* **DOCUMENT EXCERPT**:
● ● ● ● ●

# moving to gran canaria



## nickywoza (Jan 17, 2011)

hi all, 
can anyone give me some help as im looking to move my family to gran canaria next year 2012! me, hubby 2 teenagers, and a 16 month old, i will be comming with enough money to last 6-8 months for rent and living. 
i know you can claim unemployment benefit if you work for 6 months or more but what about paying your rent if further down the line if you get made-redundant, are there any benefits to cover this as i presume job seekers will not. 
i have no intention of loosing a job if i get one that is but need to get all the info i can. so any canaries out there that can help i would be so gratefull.x.x.


----------



## jojo (Sep 20, 2007)

nickywoza said:


> hi all,
> can anyone give me some help as im looking to move my family to gran canaria next year 2012! me, hubby 2 teenagers, and a 16 month old, i will be comming with enough money to last 6-8 months for rent and living.
> i know you can claim unemployment benefit if you work for 6 months or more but what about paying your rent if further down the line if you get made-redundant, are there any benefits to cover this as i presume job seekers will not.
> i have no intention of loosing a job if i get one that is but need to get all the info i can. so any canaries out there that can help i would be so gratefull.x.x.


If you can get a contracted job and you pay into the spanish system they will pay you a limited amount of social security and its on a sliding scale. I think the minimum is 3 months and thats if you've worked 3 months, the maximum is for two years and then it stops! But they dont pay any other benefits, housing, health...... child allowance and you cant bring that with you from the UK. Its not until you leave the UK you realise how well you're actually looked after there

Jo xxx


----------



## 90199 (Mar 21, 2010)

I live in the Canary Islands, but I cannot help you regarding unemployment benefit, I have never been unemployed. But I understand that unless you have a contract of employment and pay into the system you cannot claim any benefits, including health care.

Whilst Gran Canaria is a wonderful place to live, Unless I had strong employment prospects on the island, I would not under any circumstances move a young family 2000 miles to a foreign country in the faint hope of employment in the future. I have friends who are bilingual Canarians who were employed in the tourist Industry, they have been unemployed for quite some time. The tourist industry is still in recession.

Sorry for being off putting, but I am stating the facts as they are at present. If you have security in the United Kingdom, stay there until the recession lifts,

Hepa


----------



## nickywoza (Jan 17, 2011)

● ● ● ● ●

* **ITEMS**:

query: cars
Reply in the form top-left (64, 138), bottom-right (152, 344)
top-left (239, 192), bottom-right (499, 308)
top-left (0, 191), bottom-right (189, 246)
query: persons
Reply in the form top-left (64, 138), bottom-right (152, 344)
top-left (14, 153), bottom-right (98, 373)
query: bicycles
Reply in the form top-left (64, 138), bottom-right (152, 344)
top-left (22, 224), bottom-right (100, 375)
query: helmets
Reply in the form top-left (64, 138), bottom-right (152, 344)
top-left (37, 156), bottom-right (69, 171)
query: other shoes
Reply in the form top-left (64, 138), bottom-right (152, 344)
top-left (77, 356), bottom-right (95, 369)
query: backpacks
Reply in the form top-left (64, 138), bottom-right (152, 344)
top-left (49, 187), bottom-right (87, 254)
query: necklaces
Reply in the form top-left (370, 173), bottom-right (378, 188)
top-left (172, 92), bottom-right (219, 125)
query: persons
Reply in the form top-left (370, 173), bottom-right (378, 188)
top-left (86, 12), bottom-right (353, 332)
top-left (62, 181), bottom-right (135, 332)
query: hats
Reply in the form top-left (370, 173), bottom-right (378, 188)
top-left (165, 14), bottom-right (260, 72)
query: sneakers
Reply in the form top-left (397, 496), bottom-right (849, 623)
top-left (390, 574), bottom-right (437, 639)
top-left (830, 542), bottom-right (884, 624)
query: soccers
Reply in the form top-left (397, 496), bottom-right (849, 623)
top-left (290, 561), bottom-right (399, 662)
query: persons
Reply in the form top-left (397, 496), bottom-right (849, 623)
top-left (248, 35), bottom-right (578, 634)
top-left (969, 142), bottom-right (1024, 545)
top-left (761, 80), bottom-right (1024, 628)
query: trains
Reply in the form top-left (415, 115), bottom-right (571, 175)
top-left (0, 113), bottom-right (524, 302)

● ● ● ● ●

* **WORK TO DO**:
a – Please return, word for word, the part of the entries that opens with the line containing "query: helmets" and closes with the line containing "top-left (49, 187), bottom-right (87, 254)", both of those lines included.
b – Pick up the forum thread about moving to Gran Canaria from the point where it stops.

* **ANSWERS**:
a –
query: helmets
Reply in the form top-left (64, 138), bottom-right (152, 344)
top-left (37, 156), bottom-right (69, 171)
query: other shoes
Reply in the form top-left (64, 138), bottom-right (152, 344)
top-left (77, 356), bottom-right (95, 369)
query: backpacks
Reply in the form top-left (64, 138), bottom-right (152, 344)
top-left (49, 187), bottom-right (87, 254)

b –
jojo said:


> If you can get a contracted job and you pay into the spanish system they will pay you a limited amount of social security and its on a sliding scale. I think the minimum is 3 months and thats if you've worked 3 months, the maximum is for two years and then it stops! But they dont pay any other benefits, housing, health...... child allowance and you cant bring that with you from the UK. Its not until you leave the UK you realise how well you're actually looked after there
> 
> Jo xxx


hi jo, 
many thanks for your quick reply, i understand i would have to contribute to the system to get anything back which is great, i just want a better life for my chldren which is not happening here, yes im finding it scary knowing what i am giving up but think it could be worth it for the kids. 
i would definately go for a contracted job to be secure, and will bring enough money to be secure for a good few months, just dont want to sell everything here and have to come back to nothing!! if it doesnt work out, but at leat i could say i tried. what do you think am i just in dream world


----------



## nickywoza (Jan 17, 2011)

Hepa said:


> I live in the Canary Islands, but I cannot help you regarding unemployment benefit, I have never been unemployed. But I understand that unless you have a contract of employment and pay into the system you cannot claim any benefits, including health care.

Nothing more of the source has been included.